Questions on the material:
a – Do the following statements agree with the passage on VexCL's SVM vectors? For each, answer yes or no and quote the deciding words of the passage. (i) VexCL abstracts both Shared Virtual Memory and Unified Memory into the vex::svm_vector<T> class. (ii) An SVM vector in VexCL can be associated with several device contexts at once. (iii) CUDA 6.0 refers to the shared address range concept as Shared Virtual Memory.
b – Carry on the passage on VexCL's SVM vectors, starting right after its final sentence.

Selected passage:
+ + +

Both OpenCL 2.0 and CUDA 6.0 allow to share the same virtual address range between the host and the compute devices, so that there is no longer need to copy buffers between devices. In other words, no keeping track of buffers and explicitly copying them across devices! Just use shared pointers. OpenCL 2.0 calls this concept Shared Virtual Memory (SVM), and CUDA 6.0 talks about Unified Memory. In VexCL, both of these are abstracted into vex::svm_vector<T> class.

The vex::svm_vector<T> constructor, as opposed to vex::vector<T>, takes single instance of vex::backend::command_queue. This is because the SVM vector has to be associated with a single device context. The SVM vectors in VexCL may be used in the same way normal vectors are used.

+ + +

Listed records:

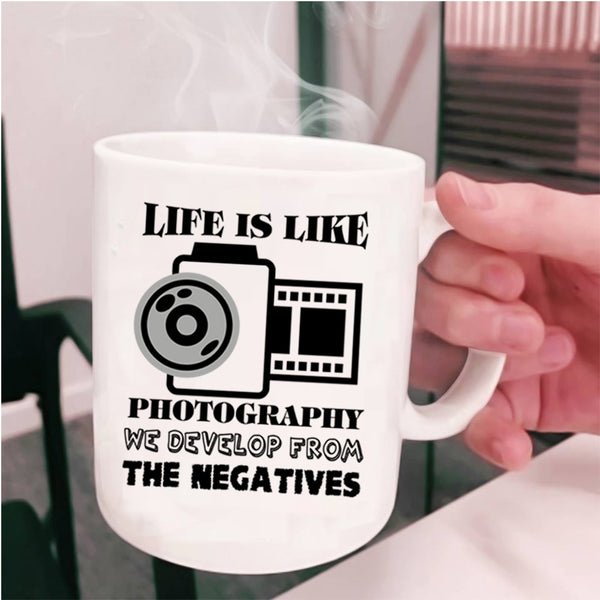 We Develop From The Negatives Coffee Mug, Life Is Like Photography Cup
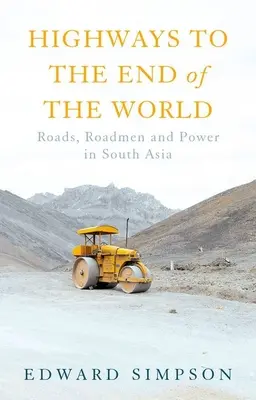 Autostrăzi până la capătul lumii: Drumuri, drumari și putere în Asia de Sud - Highways to the End of the World: Roads, Roadmen and Power in South Asia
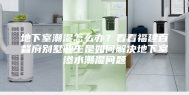 地下室潮湿怎么办？看看福建百督府别墅业主是如何解决地下室渗水潮湿问题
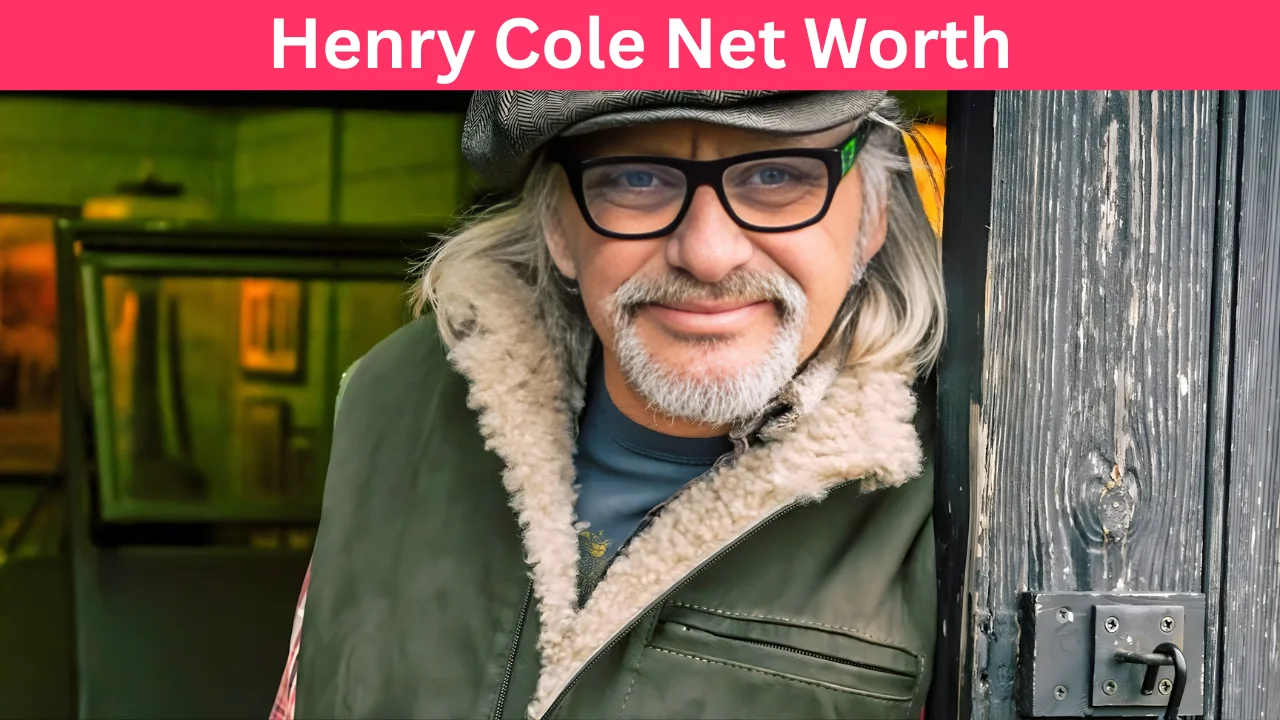Henry Cole Net Worth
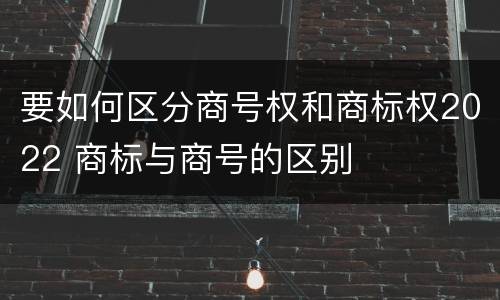 要如何区分商号权和商标权2022 商标与商号的区别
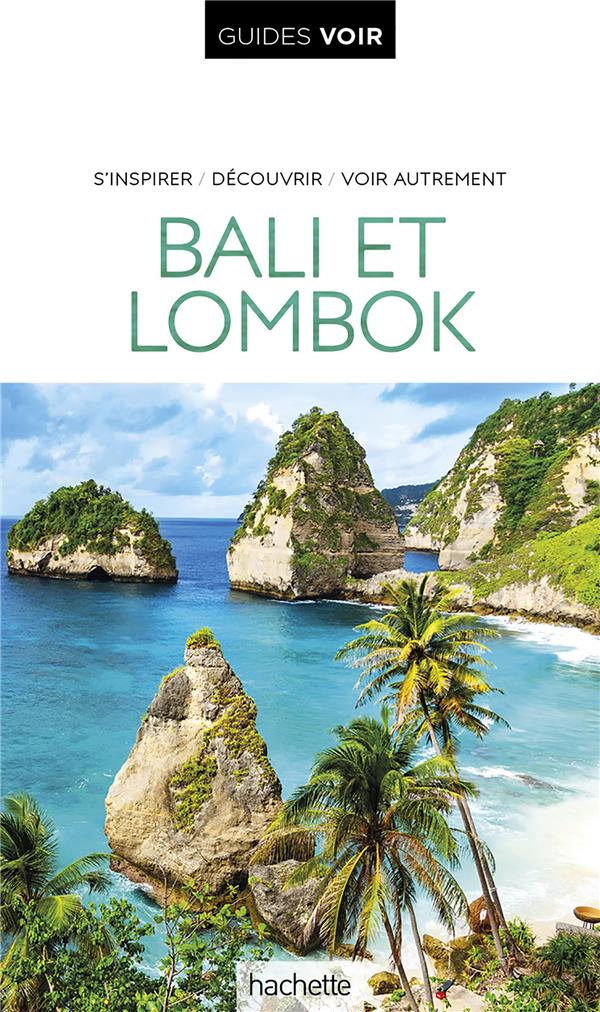 Guides voir : Bali et Lombok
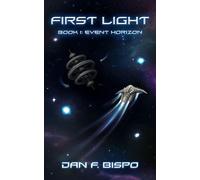 Event Horizon First Light, #1 - Dan F. Bispo - Dan F. Bispo - ebook (ePub) - Livre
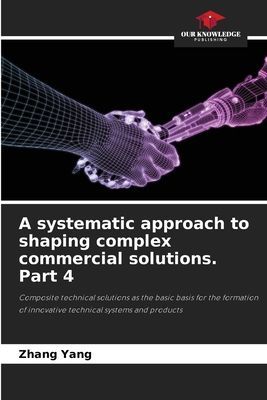 A systematic approach to shaping complex commercial solutions. Part 4: Composite technical solutions as the basic basis for the formation of innovative technical systems and products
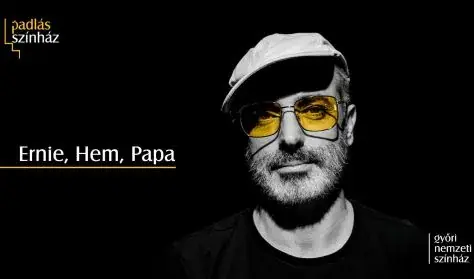 Ernie, Hem, Papa — Győri Nemzeti Színház, Győr
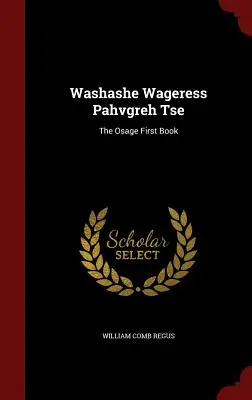 Washashe Wageress Pahvgreh Tse : Le premier livre des Osages - Washashe Wageress Pahvgreh Tse: The Osage First Book
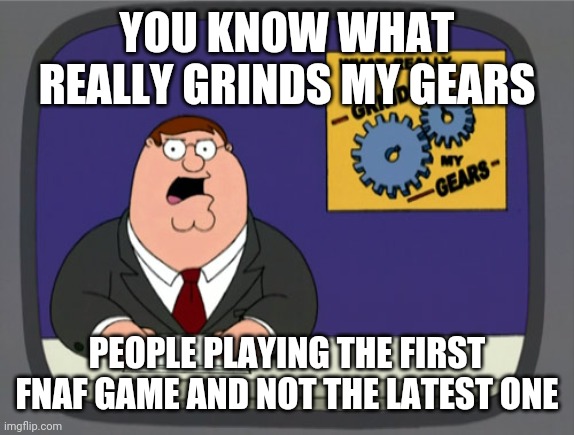 Fnaf | YOU KNOW WHAT REALLY GRINDS MY GEARS; PEOPLE PLAYING THE FIRST FNAF GAME AND NOT THE LATEST ONE | image tagged in memes,peter griffin news | made w/ Imgflip meme maker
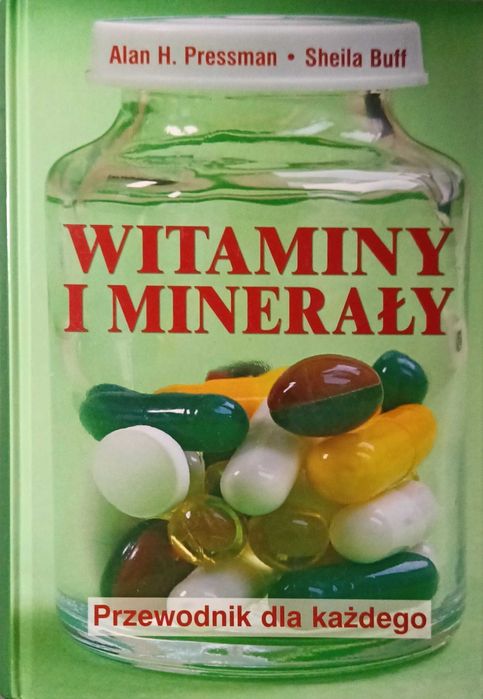 Witaminy i minerały Przewodnik dla każdego Alan H. Pressman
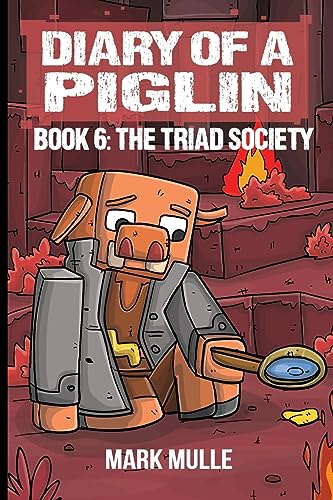 Diary of a Piglin Book 6: The Triad Society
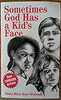 Sometimes God Has a Kid's Face
By: Mary Rose McGeady -   A GENTLY USED BOOK IN GOOD CONDITION -  VERY FEW PEOPLE KNOW THE FACES OF HFESE SHADOWS, OR THEIR NAMES, THEYA RE AERICA'S UNTOUCHABLES AND UNREACHABLES - AMERICA'S STREET CHILDREN...WE MUST REACH OUT TO OUR OWN CHILDREN FIRST BEFORE WE VENTURE OUT TO FOREIGN LAND...IT'S UNACCEPTABLE THAT SO MANY OF OUR CHILDREN NEED HOMES, GOES TO BED HUNGRY, IN THE MOST PROSPEROUS COUNTRY...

+ + +

Per-task answers:
a –
(i) Yes: "In VexCL, both of these are abstracted into vex::svm_vector<T> class."
(ii) No: "the SVM vector has to be associated with a single device context."
(iii) No: "CUDA 6.0 talks about Unified Memory."

b –
Example:

// Allocate SVM vector for the first device in context:
vex::svm_vector<int> x(ctx.queue(0), n);

// Fill the vector on the host.
{
    auto p = x.map(vex::backend::MAP_WRITE);
    for(int i = 0; i < n; ++i)
        p[i] = i * 2;
}
template <typename T>
class svm_vector : public vex::vector_expression<Expr>, public vex::vector_expression<Expr>, public vex::vector_expression<Expr>

Shared Virtual Memory wrapper class.

Public Functions

svm_vector(const cl::CommandQueue &q, size_t n)

Allocates SVM vector on the given device.

size_t size() const

Returns size of the SVM vector.

const cl::CommandQueue &queue() const

Returns reference to the command queue associated with the SVM vector.

mapped_pointer map(cl_map_flags map_flags = CL_MAP_READ | CL_MAP_WRITE)

Returns host pointer ready to be either read or written by the host.

This returns a smart pointer that will be unmapped automatically upon destruction

const svm_vector &operator=(const svm_vector &other)

Copy assignment operator.